El poeta errante
Por Javier Aranda Luna
El poeta Gonzalo Rojas nos ha dejado espléndidas metáforas y la certeza de que la sonoridad del verso puede convertirse en música, en ese otro mundo que prolonga al nuestro con sus ondas expansivas y que no es sino la cara más misteriosa del tiempo.
Hace unos días Alberto Blanco decía en estas páginas que el trato constante que los poetas tienen con las palabras los hacía confundirlas con las cosas. Estoy seguro que así es y también que los grandes poetas nos muestran que las palabras son cosas, cosas vivas, viento fuerte o aliento, resonancia que atrapa.

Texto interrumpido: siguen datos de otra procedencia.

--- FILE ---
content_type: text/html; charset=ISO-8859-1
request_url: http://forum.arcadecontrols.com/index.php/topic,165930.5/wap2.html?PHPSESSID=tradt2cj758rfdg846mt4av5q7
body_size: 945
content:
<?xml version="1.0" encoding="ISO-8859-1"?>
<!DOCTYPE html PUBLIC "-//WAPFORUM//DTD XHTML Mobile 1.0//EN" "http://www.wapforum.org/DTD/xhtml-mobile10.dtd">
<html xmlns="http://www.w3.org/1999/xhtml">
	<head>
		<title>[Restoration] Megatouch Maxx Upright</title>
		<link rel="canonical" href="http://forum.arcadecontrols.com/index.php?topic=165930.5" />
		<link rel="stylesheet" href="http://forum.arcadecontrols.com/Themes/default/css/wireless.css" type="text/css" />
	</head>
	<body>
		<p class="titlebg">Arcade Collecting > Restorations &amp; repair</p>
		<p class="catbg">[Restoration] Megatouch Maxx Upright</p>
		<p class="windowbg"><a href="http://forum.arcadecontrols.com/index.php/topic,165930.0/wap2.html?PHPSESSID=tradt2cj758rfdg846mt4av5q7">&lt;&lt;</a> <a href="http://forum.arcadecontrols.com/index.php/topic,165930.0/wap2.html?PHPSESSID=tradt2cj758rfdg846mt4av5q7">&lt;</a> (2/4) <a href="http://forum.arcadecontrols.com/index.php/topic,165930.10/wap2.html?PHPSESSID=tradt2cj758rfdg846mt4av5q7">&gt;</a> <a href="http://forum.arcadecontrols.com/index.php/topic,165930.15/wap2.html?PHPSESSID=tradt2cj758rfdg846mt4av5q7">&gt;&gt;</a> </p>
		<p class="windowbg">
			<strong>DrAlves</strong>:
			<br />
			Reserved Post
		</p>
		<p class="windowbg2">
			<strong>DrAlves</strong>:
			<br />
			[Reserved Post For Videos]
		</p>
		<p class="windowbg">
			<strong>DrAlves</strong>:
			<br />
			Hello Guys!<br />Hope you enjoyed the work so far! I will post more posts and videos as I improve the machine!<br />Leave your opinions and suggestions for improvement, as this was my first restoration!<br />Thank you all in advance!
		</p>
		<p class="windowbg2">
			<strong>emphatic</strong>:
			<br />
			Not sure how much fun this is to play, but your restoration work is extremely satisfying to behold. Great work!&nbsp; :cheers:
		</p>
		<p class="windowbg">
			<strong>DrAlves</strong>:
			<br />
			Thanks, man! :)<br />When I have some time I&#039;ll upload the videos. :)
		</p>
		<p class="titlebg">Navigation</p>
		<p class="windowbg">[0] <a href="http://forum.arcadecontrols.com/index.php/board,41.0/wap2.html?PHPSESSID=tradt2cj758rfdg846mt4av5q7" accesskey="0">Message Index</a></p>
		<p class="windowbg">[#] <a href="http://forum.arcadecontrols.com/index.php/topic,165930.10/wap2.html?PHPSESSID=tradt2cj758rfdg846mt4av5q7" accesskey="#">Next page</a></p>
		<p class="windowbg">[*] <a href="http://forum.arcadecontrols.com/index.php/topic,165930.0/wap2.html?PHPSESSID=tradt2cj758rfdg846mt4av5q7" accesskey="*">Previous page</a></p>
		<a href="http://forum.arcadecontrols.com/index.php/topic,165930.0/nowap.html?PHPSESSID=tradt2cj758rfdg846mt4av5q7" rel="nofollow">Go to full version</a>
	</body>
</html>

Ahora que se multiplican los poetas sin aire, sin ritmo, sin aliento, entusiasma escuchar en los versos de Gonzalo Rojas el palpitar de la poesía. La poesía fue para el poeta chileno siempre poesía de circunstancias, como quería Goethe. Según él, sin ser calca de los días, los poemas surgían de sus pliegues ocultos.
Rojas, el poeta del aire y del relámpago, de la oscura tierra y de la mujer que es una y muchas, fue el poeta del momento que al decirse ya pasó.
Según el escritor chileno, el poeta escribe “como si nada, como si todo”. Es similar a un instantero que a su paso forma días que son meses, que son años. Por eso el poeta deja testimonio de su tiempo. Tiempo que ni tropieza, ni se detiene, ni vuelve.
El primer registro que tengo de Gonzalo Rojas en México data de 1975, cuando publicó en el mes de mayo en la revista Plural, dirigida por Octavio Paz, “Arenga en el espejo”, “Cifrado en octubre, “Versículos” y “Liberación de Galo Gómez”.
Habían pasado dos años del golpe de Estado en Chile, los primeros dos años del exilio del poeta que había sido asesor en asuntos culturales de Salvador Allende y que la junta militar había decidido expulsar de su propio país. Rojas era un elemento subversivo para los militares golpistas, un peligro que debían extirpar de las universidades. Su nombre fue borrado de los archivos escolares y sus libros confiscados de las bibliotecas. “Allá por el 73 sombrío de los chilenos, pude haber desaparecido como tantos otros por orden de no sé quién”.
Aunque fue un anarquista político en muchos sentidos, en materia literaria nunca rompió con su pasado, con esa tradición hecha de muchas voces. Aprendió a leer a los clásicos “y no es raro que más tarde recibiera por una oreja toda la vivacidad de la vanguardia y el juego de rupturas”, y por la otra, “el ejercicio y el poderío de la tradición”: los clásicos grecolatinos y el surrealista Aragón.
Dos poetas lo deslumbraron en este reconocimiento de su tradición literaria: Quevedo y Vallejo, “dos adivinos anarcas y mágicos a la vez hasta las médulas desolladas… dos esquizos prodigiosos que hablaron solos”.
Según el autor de Transtierro y Antología de aire, el ojo del lector no sólo ve sino oye la resonancia con que hablan los poemas y el texto del poeta es textura, tejido, urdimbre, nudo, telar, madeja de sonidos, sonoridad que puede conjurar a la muerte.
Para Gonzalo Rojas el poeta siempre es un espíritu errante, un movedizo, como gustaba decir, un aprendiz interminable y su obra un continum. De la palabra vive el hombre, decía, pero también del silencio: “Si la poesía se hace con palabras, también se hace con silencio”, con la voz que ya no está, con la respiración que cesa.
Seguramente la edición crítica de sus obras que prepara Fabienne Bradú nos permitirá conocer mejor los alcances de este poeta del estremecimiento, del rayo, del erotismo minucioso es incansable.